*DOCUMENT SECTION*:
Somatic Coaching is less goal oriented than other types of coaching and focuses more on uncovering resources, expanding capacity to be with inner experiences, and moving beyond deep-rooted strategies in a gentle and safe way.
“Somatics is the study of the self from the perspective of one’s lived experience, encompassing the dimensions of body, psyche, and spirit.”
~Thomas Hanna
Practitioner of MindBody Therapy
-Recognizes that each person is intrinsically whole and the role of the practitioner is to help the client clear the debris that is obstructing a person from living from that place of wholeness, ease and flow.
-Works in a way that recognizes client’s strengths, while helping them address imbalances in themselves and/or in relationship to others and the environment.
-Promotes the enhancement of resilience, awareness/embodiment, capacity building, adaptation, connection, agency and well-being.
-Helps client recognize symptoms as signals that can become the pathway to change.
-Support others in accessing more awareness and experience of themselves, enhancing inner attunement to sensations and feelings, and through that inner communication helping them to discover that they are the agent of their own healing and transformation.
-MBT uses various percentages of time spent in experiencing in the present moment & reflecting on these experiences.
-Advocates for ‘present moment’ stance towards experience, & lessens time spent in reflecting on the past.
-Works for graceful transitions between HAVING experiences & TALKING ABOUT experiences.
-Values sensory tracking, relating to practitioner, direct emotional expressing, as well as conscious breathing & moving.
-By experiencing bodily states directly we can expand or reshape our sense of meaning beyond what we think we know about ourselves.
-Body states are both the messages and the resource for change – by working with bodily states we can ‘work through’ old wounds and current stressors.
“Go to the heart of pain, and you won’t find more pain, but freedom that doesn’t require the absence of pain.”
~ Robert Augustus Masters
Relationship Coaching
Focuses on both your relationship to self and others. Can support you with communication, how to understand what your needs are, boundaries, relating from a more authentic place, rather than from your protective strategies. Uses the here and now to take personal responsibility to work through relational challenges. My approach in coaching is also relational, meaning that I use the relationship between myself as the coach and the client. I first learned about this style of coaching when I did a mentorship with Thais Sky. I deepened into this style and continue to through mentorship with The Relationship School. As coach and client we are co-creating together.
When it comes to safety, I aim for safe enough and invite bravery, as I know that we cannot guarantee safety for anyone. Trauma makes all sorts of things feel unsafe for people. Anything can create a rupture and I welcome them, if they happen. My aim with relational coaching is to use ruptures to practice repair and support clients to learn more about themselves around what activated them. I get to model a different way of doing relationship when this happens and teach you how to bring this into your high stakes relationships. Relationship Coaching focuses on the goal/intention a client brings and uses both support and challenge to grow, evolve and take action. My style of challenge is gentle and curious. The relationship between coach and client is dynamic and collaborative. As a coach, I am not here to fix you, do the work for you, or even have all the answers. The intention is for us to work together to help you move towards your goals from a place of inner empowerment. At this time I work with individuals only, and not couples.
“We are born in relationship, we are wounded in relationship, and we can be healed in relationship.”

*EXERCISE DATA*:
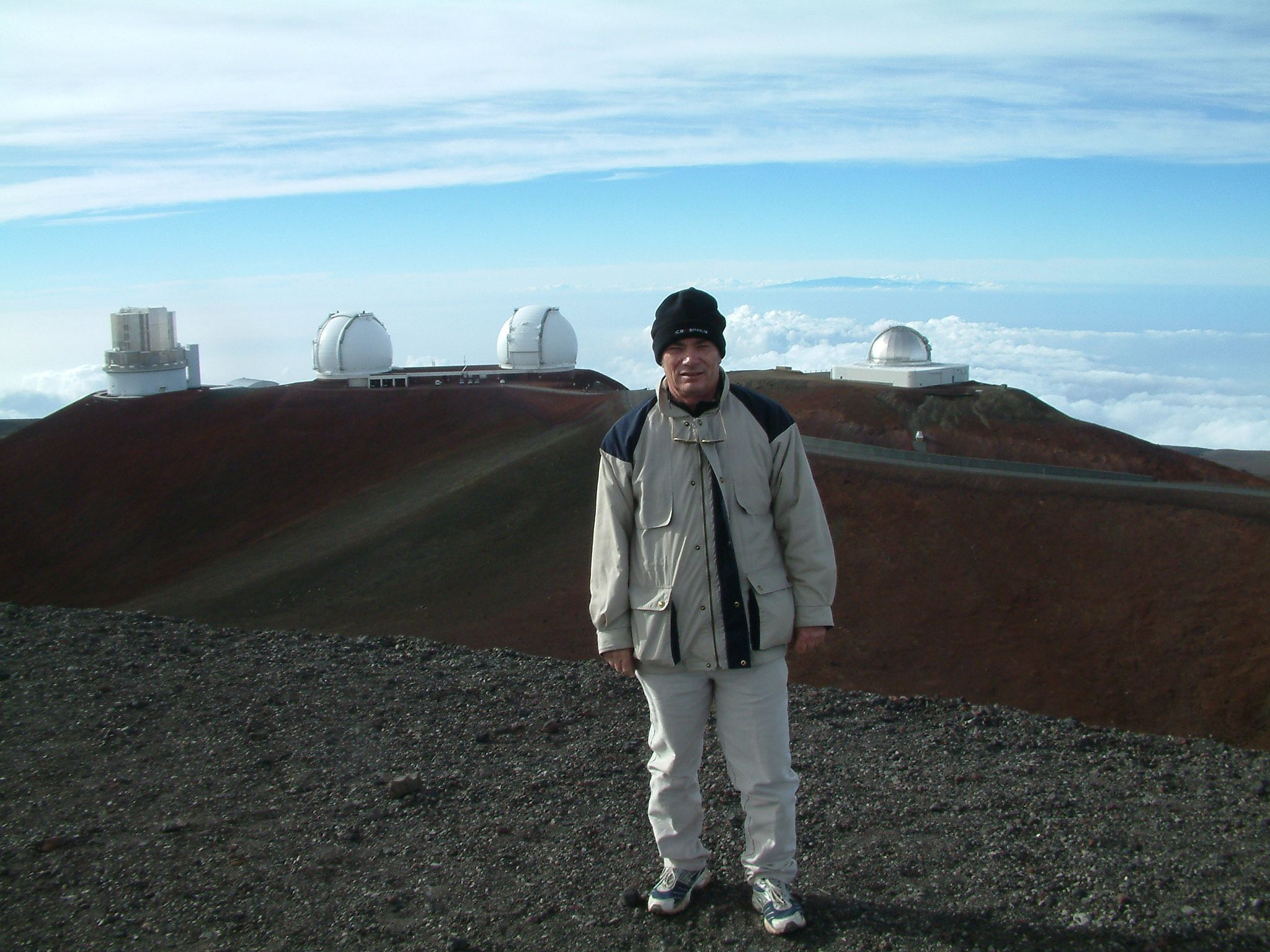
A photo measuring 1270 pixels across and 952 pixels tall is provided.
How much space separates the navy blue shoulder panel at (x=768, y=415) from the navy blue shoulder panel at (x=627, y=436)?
1.27 ft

*TRY IT*: In the text on coaching, who was the coach's mentor when the coach first learned about the relational style of coaching?

*RESULT*: Thais Sky.